[Rows of spatial question data]:
-- START --
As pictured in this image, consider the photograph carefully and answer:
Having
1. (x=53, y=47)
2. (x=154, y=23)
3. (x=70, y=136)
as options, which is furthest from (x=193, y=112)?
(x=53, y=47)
-- END --
[Work to be completed]: Rename "furthest" to "farthest" throughout the records, leaving every other part as is.

[Answer]:
As pictured in this image, consider the photograph carefully and answer:
Having
1. (x=53, y=47)
2. (x=154, y=23)
3. (x=70, y=136)
as options, which is farthest from (x=193, y=112)?
(x=53, y=47)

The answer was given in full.